Penn State Laureate Shara McCallum performs reading for Lehigh Valley campus

2021-22 Penn State Laureate and Edwin Erle Sparks Professor of English Shara McCallum performed a reading for the Penn State Lehigh Valley campus community on Monday, Oct. 25.   Credit: Shara McCallum. All Rights Reserved.

CENTER VALLEY, Pa. – 2021-22 Penn State Laureate and Edwin Erle Sparks Professor of English Shara McCallum gave the Penn State Lehigh Valley community a fascinating look into her creative process during a visit to the campus on Monday, Oct. 25.

Currently on a tour of Penn State campuses as part of her duties as laureate, McCallum read from her new book of poetry, “No Ruined Stone.” Prior to the reading, she spent the morning meeting with students, faculty and staff.

Born in Jamaica, McCallum has authored six books and had poems and essays published in journals, anthologies and textbooks throughout the United States, the Caribbean, Latin America, Europe and Israel.

Released earlier this year, “No Ruined Stone” is a novel-in-verse that offers a speculative account of a segment from the life of well-known Scottish poet Robert Burns.
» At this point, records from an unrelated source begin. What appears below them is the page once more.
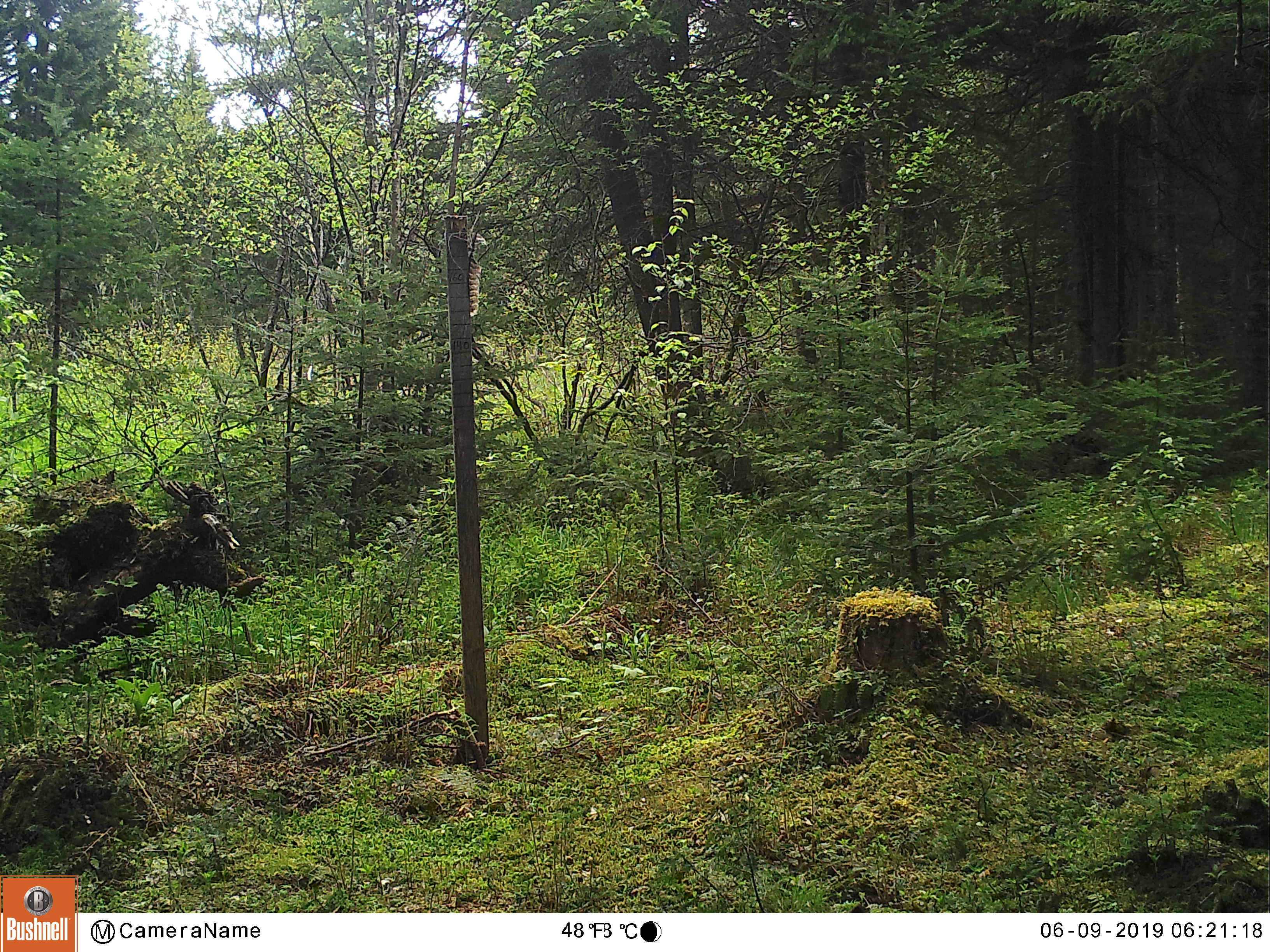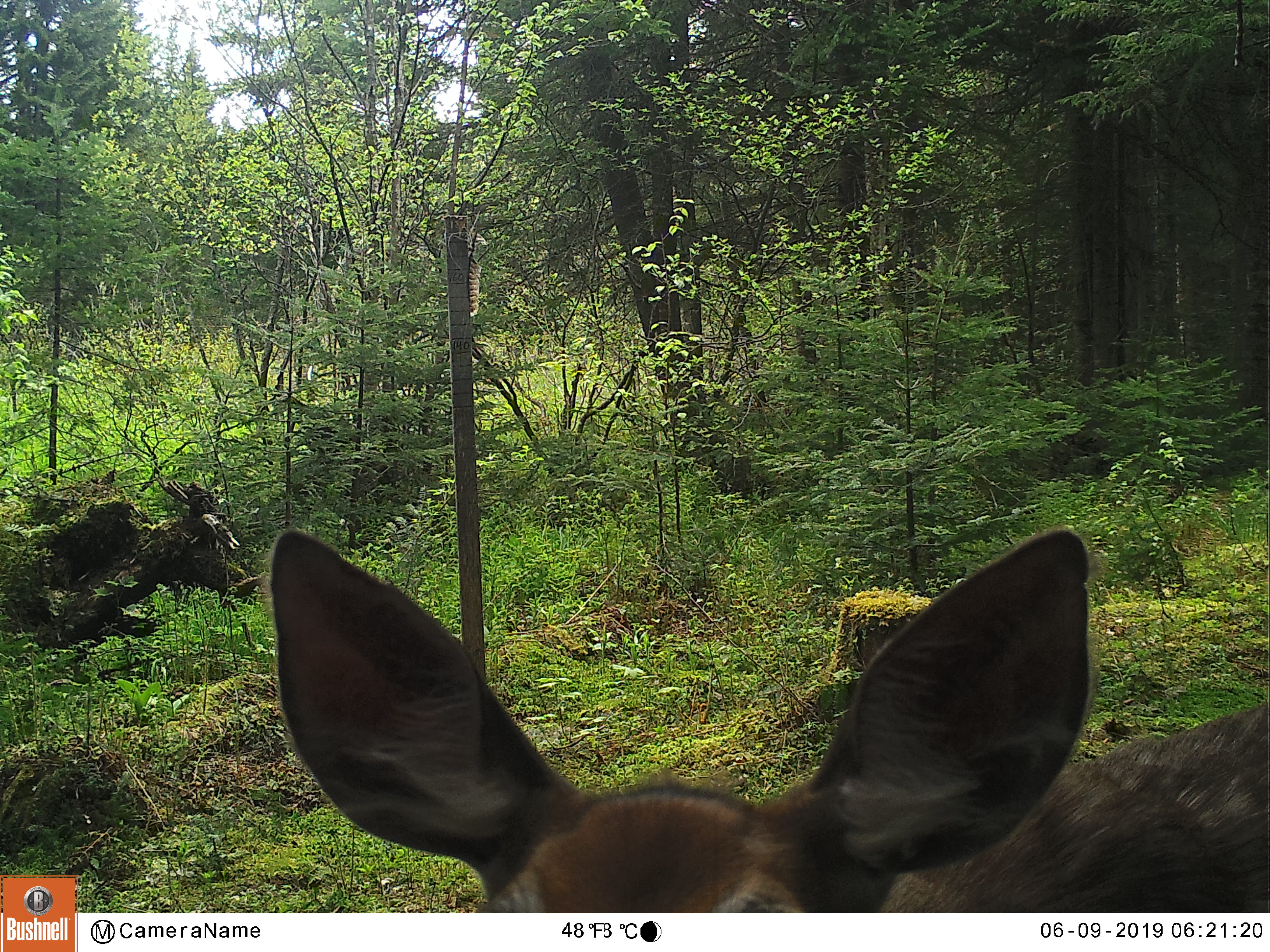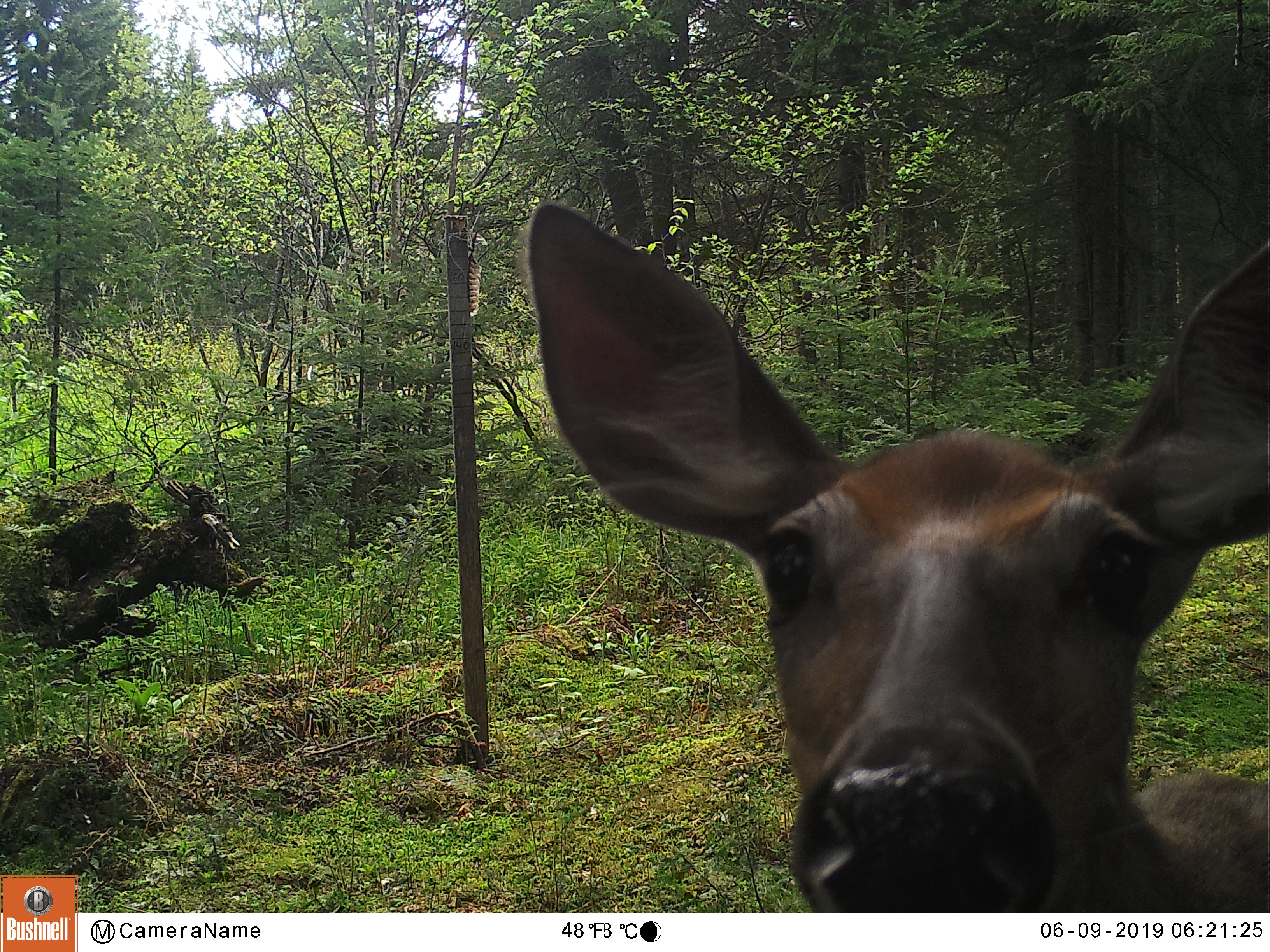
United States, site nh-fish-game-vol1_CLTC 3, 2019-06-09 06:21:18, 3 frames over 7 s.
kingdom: Animalia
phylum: Chordata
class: Mammalia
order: Artiodactyla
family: Cervidae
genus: Odocoileus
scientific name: Odocoileus virginianus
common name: white-tailed deer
In 1786, Burns arranged to migrate to Jamaica to work on a slave plantation as a “bookkeeper” – a job in which he would have overseen the work of enslaved Africans. However, largely due to the huge success of his book of poems published that same year, Burns decided not to make the move.

Voiced primarily by a fictive Burns in Jamaica and his fictional granddaughter, a 19th-century woman born into slavery in Jamaica who migrates to Scotland and passes for white, “No Ruined Stone” explores the question “What would have happened had Burns gone?” while also examining the historical relationship between Scotland and Jamaica.

Born to a Black Jamaican father and Venezuelan mother, McCallum has found herself navigating the world in ways similar to Burns’ fictional granddaughter. In 2015, she traveled to Scotland to research the book. There, she interacted with people holding an idealized version of Burns, an iconic Scottish figure perhaps best known for his poem, “Auld Lang Syne,” and for serving as an inspiration for liberal democratic ideals. But the fact that Burns nearly moved to slave-holding Jamaica muddies those ideals, much in the same way Thomas Jefferson’s slaveholder status complicated his commitment to American democracy, McCallum noted.

“Literature, poetry, allows us to dwell inside that paradox,” she said.

For McCallum, the book offered her a way to use her talents to “investigate the threads of family and history,” as well as examine the idea of trauma being passed on from one generation to another.

“I couldn’t not write this book. This is the stuff that has played with my consciousness since childhood,” McCallum said. “This is the province of art – to keep trying to answer the unanswerable questions.”

Earlier this year, McCallum received the prestigious silver Musgrave Medal from the Institute of Jamaica. Similar to the United States’ Presidential Medal of Freedom, the award honors Jamaicans who demonstrate excellence in the fields of literature, arts and science. Established in 1889, it is the oldest award of its kind to be awarded in the Western Hemisphere. According to a release from the Institute of Jamaica announcing this year’s awardees, McCallum was selected for “extensive high-quality work in relation to her numerous collections and accolades, as well as being a nurturer of Jamaican talent.”

In addition to the Musgrave Medal, McCallum has received the OCM Bocas Prize for Caribbean Literature for her book, “Madwoman”; a Witter Bynner Fellowship from the Library of Congress; a Poetry Fellowship from the National Endowment for the Arts; the Oran Robert Perry Burke Award for Nonfiction; and the Agnes Lynch Starrett Prize for her first book, “The Water Between Us.”

An annual faculty honor established in 2008, the Penn State Laureate is a full-time faculty member in the arts or humanities who is assigned half time for one academic year to bring greater visibility to the arts, humanities and the University, as well as to their own work.

During her tenure as laureate, McCallum is conducting writing workshops and making numerous speaking engagements throughout Pennsylvania and elsewhere. She is also showcasing the works of other Pennsylvania poets during “Poetry Moment,” a weekly segment airing Mondays on WPSU Radio that is also available for downloading on the station’s website.